*** Block opens ***

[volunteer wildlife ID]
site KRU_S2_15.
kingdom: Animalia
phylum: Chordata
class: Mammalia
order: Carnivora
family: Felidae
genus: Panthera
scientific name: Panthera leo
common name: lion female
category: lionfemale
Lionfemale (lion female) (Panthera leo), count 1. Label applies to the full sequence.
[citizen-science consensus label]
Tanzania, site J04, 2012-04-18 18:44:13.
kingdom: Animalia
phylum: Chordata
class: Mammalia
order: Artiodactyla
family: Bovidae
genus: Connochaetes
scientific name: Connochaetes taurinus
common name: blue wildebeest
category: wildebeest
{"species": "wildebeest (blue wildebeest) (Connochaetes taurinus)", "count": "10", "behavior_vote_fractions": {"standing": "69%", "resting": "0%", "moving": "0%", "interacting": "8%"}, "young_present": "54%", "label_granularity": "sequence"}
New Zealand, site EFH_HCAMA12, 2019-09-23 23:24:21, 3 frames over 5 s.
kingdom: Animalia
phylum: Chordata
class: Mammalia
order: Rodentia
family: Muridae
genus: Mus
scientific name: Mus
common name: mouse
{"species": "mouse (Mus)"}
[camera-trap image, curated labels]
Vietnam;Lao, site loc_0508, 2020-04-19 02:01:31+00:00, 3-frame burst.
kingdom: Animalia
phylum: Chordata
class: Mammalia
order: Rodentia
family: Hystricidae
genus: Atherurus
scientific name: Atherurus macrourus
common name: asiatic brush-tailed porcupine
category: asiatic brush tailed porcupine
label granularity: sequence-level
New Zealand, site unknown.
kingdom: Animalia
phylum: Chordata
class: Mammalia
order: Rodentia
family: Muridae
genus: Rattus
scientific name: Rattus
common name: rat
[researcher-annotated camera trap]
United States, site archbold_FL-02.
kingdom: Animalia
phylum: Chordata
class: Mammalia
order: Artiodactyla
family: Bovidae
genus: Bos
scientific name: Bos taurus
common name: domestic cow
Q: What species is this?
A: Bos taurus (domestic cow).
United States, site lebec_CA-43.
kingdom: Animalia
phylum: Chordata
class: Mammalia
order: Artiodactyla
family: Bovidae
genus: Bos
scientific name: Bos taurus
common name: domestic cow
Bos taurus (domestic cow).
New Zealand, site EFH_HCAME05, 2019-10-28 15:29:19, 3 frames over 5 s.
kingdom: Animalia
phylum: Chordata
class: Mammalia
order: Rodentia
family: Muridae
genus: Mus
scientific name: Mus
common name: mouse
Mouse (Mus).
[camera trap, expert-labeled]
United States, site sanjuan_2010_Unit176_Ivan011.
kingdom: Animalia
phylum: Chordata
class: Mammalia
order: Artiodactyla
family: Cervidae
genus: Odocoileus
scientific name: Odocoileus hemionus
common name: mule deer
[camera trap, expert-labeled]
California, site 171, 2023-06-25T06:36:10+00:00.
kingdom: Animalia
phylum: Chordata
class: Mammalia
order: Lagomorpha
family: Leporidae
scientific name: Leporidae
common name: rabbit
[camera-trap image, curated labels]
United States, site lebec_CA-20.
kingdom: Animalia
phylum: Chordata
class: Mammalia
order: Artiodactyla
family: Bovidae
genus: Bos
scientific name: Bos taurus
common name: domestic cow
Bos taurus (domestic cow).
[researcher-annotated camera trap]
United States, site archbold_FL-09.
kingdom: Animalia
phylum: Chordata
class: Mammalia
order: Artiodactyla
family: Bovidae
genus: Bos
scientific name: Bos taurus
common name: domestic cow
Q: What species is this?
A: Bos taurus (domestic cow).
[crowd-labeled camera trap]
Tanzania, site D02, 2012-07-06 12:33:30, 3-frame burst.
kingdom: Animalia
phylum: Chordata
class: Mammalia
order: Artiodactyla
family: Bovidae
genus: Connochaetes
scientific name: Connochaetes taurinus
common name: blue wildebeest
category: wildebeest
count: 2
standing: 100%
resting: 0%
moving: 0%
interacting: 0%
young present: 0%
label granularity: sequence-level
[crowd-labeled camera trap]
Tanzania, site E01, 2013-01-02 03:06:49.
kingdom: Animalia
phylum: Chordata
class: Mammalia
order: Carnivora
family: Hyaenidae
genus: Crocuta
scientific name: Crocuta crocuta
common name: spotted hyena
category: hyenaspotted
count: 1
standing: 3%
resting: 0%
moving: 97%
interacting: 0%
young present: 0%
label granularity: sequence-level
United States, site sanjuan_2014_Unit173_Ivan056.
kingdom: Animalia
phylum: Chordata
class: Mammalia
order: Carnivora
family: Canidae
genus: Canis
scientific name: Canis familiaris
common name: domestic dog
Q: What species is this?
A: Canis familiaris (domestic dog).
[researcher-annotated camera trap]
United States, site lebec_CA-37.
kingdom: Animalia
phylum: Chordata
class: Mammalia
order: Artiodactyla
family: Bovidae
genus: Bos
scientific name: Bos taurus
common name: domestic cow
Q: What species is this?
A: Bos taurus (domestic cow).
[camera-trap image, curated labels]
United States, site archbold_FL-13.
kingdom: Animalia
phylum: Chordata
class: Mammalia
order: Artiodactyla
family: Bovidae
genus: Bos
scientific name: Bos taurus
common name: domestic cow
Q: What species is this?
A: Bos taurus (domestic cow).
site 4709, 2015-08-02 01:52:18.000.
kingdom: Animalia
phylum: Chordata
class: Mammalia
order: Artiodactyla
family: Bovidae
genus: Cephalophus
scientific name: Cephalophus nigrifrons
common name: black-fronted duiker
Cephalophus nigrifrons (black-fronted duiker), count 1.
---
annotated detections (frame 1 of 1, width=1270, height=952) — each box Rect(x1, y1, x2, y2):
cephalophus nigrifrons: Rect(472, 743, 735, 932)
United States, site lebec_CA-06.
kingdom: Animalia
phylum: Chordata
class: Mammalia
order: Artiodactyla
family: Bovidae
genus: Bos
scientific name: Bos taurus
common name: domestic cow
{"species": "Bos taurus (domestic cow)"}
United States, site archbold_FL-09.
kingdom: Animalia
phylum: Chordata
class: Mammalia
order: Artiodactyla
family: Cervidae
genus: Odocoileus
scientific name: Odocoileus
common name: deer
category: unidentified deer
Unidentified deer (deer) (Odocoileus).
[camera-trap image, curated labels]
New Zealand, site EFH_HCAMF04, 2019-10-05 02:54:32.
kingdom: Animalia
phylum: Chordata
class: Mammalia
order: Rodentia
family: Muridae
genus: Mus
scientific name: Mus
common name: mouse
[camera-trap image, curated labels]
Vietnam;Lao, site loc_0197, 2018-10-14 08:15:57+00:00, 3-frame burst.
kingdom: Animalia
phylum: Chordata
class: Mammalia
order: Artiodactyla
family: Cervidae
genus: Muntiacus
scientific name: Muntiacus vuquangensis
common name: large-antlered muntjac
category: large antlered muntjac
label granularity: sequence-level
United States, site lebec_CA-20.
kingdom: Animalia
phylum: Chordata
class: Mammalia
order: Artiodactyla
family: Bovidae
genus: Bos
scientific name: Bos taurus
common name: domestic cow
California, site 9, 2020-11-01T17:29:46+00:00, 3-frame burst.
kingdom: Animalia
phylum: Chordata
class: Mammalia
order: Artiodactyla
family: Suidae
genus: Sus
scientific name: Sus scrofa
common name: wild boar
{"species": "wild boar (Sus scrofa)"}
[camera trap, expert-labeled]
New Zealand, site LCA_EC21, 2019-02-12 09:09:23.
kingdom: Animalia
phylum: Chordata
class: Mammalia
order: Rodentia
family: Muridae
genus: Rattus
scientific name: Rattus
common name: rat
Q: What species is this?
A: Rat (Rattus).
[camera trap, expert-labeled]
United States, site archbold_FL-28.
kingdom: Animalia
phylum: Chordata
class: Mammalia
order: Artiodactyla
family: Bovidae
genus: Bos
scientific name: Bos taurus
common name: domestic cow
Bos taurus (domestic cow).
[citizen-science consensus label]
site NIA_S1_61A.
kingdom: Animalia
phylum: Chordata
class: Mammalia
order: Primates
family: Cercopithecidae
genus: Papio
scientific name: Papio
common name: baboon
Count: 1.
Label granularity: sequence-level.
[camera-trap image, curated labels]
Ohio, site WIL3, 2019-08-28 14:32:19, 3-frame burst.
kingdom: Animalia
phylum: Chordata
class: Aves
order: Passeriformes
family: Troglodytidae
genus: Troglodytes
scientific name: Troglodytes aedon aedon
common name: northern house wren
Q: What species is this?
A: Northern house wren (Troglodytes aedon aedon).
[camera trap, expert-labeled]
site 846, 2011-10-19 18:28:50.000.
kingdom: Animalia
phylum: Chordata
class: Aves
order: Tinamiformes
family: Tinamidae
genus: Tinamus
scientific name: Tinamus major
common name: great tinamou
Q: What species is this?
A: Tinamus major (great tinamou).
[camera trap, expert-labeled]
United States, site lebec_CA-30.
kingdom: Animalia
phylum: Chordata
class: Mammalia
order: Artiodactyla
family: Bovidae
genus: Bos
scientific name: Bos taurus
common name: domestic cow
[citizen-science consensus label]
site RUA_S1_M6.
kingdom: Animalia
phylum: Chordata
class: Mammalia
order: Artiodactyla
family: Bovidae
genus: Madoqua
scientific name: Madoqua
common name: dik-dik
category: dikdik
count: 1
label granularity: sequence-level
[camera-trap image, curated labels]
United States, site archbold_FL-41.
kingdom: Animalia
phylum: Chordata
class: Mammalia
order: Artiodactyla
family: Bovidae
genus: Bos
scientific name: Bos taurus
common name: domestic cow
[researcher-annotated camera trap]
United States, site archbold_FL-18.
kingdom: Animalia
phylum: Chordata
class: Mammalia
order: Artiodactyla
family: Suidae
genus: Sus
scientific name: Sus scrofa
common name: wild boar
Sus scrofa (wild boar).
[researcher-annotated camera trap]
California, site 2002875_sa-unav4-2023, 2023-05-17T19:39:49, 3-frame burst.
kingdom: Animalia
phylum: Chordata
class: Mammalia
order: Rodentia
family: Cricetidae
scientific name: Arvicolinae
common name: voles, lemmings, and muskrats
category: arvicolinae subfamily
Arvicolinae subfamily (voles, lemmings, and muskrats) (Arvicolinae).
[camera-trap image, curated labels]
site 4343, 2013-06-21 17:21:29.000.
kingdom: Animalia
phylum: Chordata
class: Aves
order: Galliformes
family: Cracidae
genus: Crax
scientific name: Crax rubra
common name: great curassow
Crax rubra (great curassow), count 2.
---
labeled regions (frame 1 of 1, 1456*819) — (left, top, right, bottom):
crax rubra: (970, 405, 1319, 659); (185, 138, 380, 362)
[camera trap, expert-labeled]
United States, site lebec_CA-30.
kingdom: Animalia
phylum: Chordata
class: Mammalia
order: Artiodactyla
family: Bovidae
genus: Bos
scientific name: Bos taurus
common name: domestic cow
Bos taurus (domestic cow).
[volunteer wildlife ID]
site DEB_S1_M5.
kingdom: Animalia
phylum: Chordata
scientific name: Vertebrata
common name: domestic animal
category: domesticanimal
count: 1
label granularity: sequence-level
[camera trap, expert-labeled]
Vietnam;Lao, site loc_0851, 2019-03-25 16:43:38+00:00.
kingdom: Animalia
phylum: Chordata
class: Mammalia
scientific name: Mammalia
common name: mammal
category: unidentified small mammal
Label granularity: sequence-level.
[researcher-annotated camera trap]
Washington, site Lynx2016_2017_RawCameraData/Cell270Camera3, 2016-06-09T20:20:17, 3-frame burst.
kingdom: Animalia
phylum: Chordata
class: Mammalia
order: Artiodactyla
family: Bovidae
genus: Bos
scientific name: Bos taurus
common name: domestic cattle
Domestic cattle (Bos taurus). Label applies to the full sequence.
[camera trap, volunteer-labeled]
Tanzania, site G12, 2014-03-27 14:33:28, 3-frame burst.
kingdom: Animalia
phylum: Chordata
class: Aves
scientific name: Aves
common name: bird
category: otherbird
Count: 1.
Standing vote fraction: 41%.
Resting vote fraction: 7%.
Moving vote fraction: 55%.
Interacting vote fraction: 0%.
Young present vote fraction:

*** Block closes ***

### TASK DESCRIPTION
Return nothing but the lines from the first line of the listing through the line with "category: asiatic brush tailed porcupine", please, keeping every one of them unchanged.

### SOLUTION TO THE PROBLEM
[volunteer wildlife ID]
site KRU_S2_15.
kingdom: Animalia
phylum: Chordata
class: Mammalia
order: Carnivora
family: Felidae
genus: Panthera
scientific name: Panthera leo
common name: lion female
category: lionfemale
Lionfemale (lion female) (Panthera leo), count 1. Label applies to the full sequence.
[citizen-science consensus label]
Tanzania, site J04, 2012-04-18 18:44:13.
kingdom: Animalia
phylum: Chordata
class: Mammalia
order: Artiodactyla
family: Bovidae
genus: Connochaetes
scientific name: Connochaetes taurinus
common name: blue wildebeest
category: wildebeest
{"species": "wildebeest (blue wildebeest) (Connochaetes taurinus)", "count": "10", "behavior_vote_fractions": {"standing": "69%", "resting": "0%", "moving": "0%", "interacting": "8%"}, "young_present": "54%", "label_granularity": "sequence"}
New Zealand, site EFH_HCAMA12, 2019-09-23 23:24:21, 3 frames over 5 s.
kingdom: Animalia
phylum: Chordata
class: Mammalia
order: Rodentia
family: Muridae
genus: Mus
scientific name: Mus
common name: mouse
{"species": "mouse (Mus)"}
[camera-trap image, curated labels]
Vietnam;Lao, site loc_0508, 2020-04-19 02:01:31+00:00, 3-frame burst.
kingdom: Animalia
phylum: Chordata
class: Mammalia
order: Rodentia
family: Hystricidae
genus: Atherurus
scientific name: Atherurus macrourus
common name: asiatic brush-tailed porcupine
category: asiatic brush tailed porcupine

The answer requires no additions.